In ferromagnets, the exchange energy (eV) sets the characteristic time scale in the fs-regime, while demagnetization energy (meV) is the prominent interaction in the ps-regime and above. It is interesting to study confined systems where both inter¬actions are involved. Spinwaves in confined ferromagnets are a prototype multi time-scale problem. In the CUI research project C 3.2 “Imaging dynamics of ferromagnetic nanostructures via nuclear resonant diffraction” we want to realize a new experimental approach to resolve spin-wave dynamics in confined geometries on sub-ns timescales with sub-nm spatial resolution.

Our goal is to investigate spin waves in frustrated lateral ferromagnetic nanostructures. Recently artificial spin ice has come into the focus of interest as confined ferromagnetic system. For spin ice, no single minimal energy exists and it is therefore a model system for frustration phenomena reminiscent of the water-ice systems. In geometrically frustrated single-domain magnets the dipole interaction creates a two-dimensional analog to spin ice in crystals. Static imaging of the magnetic moment of individual elements reveals the local accommodation of frustration.
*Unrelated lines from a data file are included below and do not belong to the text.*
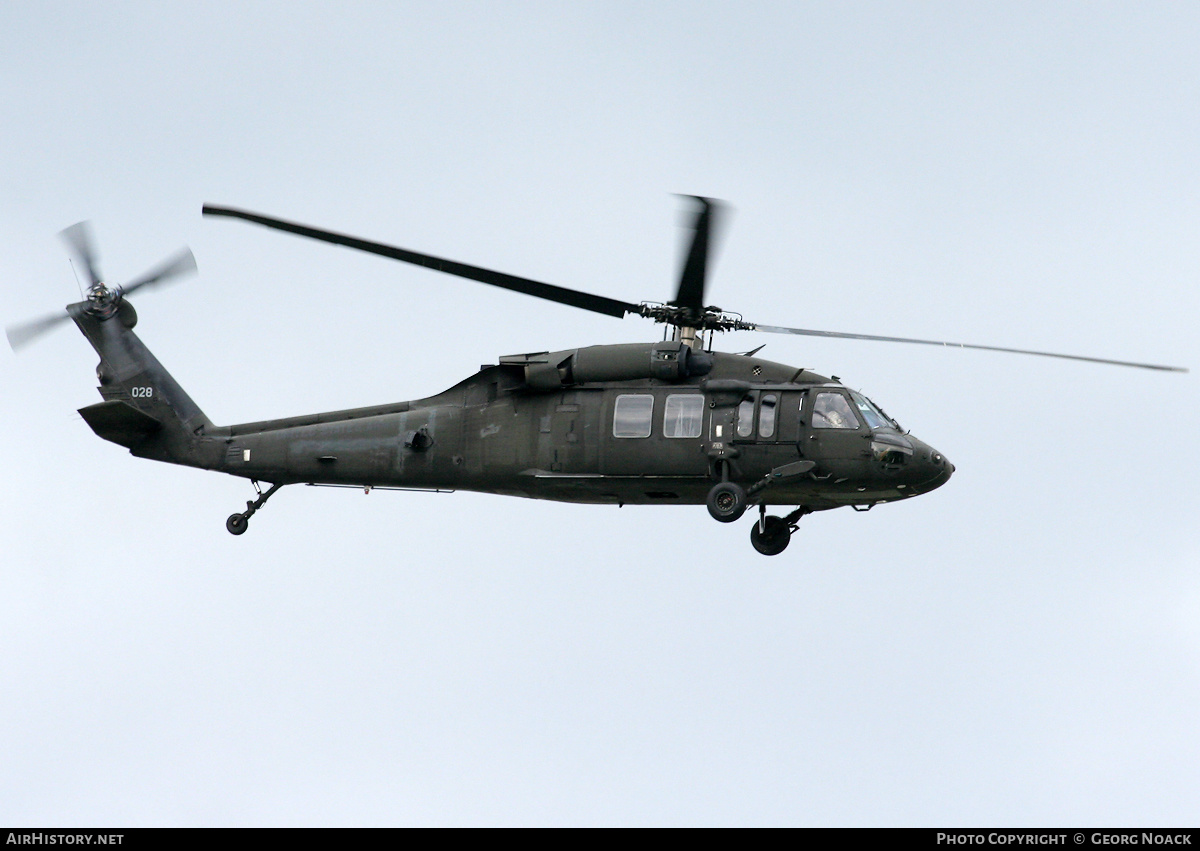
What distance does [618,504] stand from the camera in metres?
29.5

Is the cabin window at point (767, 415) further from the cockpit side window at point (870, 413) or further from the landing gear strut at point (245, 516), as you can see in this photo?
the landing gear strut at point (245, 516)

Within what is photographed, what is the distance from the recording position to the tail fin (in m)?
31.6

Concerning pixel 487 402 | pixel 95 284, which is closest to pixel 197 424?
pixel 95 284

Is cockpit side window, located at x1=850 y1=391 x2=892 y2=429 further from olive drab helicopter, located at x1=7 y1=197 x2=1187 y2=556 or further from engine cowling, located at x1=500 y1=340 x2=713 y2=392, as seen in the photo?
engine cowling, located at x1=500 y1=340 x2=713 y2=392

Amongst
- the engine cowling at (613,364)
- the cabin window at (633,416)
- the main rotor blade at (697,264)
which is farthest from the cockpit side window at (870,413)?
the cabin window at (633,416)

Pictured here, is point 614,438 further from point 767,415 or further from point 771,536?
point 771,536

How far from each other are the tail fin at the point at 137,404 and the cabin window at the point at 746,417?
9.93m

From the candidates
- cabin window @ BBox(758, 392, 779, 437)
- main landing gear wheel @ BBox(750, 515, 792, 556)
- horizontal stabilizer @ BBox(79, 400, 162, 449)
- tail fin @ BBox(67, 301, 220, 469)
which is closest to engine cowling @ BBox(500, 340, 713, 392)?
cabin window @ BBox(758, 392, 779, 437)

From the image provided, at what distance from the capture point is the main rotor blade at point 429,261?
87.5 ft
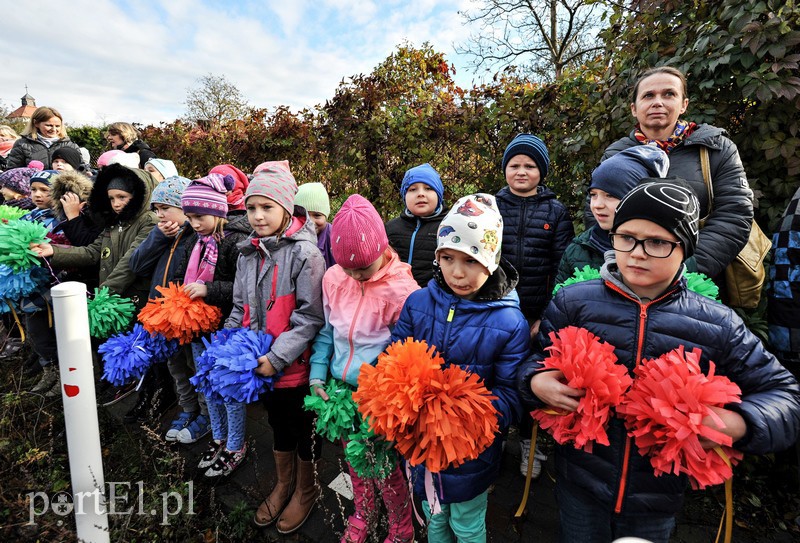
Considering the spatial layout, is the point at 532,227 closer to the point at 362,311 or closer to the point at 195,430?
the point at 362,311

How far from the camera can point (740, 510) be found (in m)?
2.46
The so-called ice rule dictates the energetically favorable configurations although a full compensation of the local stray fields is a priori not possible. In such lattices, spin-wave modes appear prominently in the frequency spectrum of the magnetization excitation amplitude typically between ten and up to hundred GHz. The character of these spin wave excitations and their dispersion relation shall be characterized by vector-network-analyzer ferromagnetic resonance spectroscopy (VNA-FMR) and with measurements at the dynamics beamline P01 at PETRA III. The experiments planned are at the limit of temporal and spatial resolution of conventional magnetic microscopy, but can be realized by nuclear resonant scattering of synchrotron radiation (NRS). Time-resolved NRS is an established tool to deter¬mine the depth-resolved spin structure of magnetic thin films and nanostructures with sub-nm spatial resolution. The technique is intrinsically sensitive to time-dependent processes as magnetic switching and relaxation phenomena.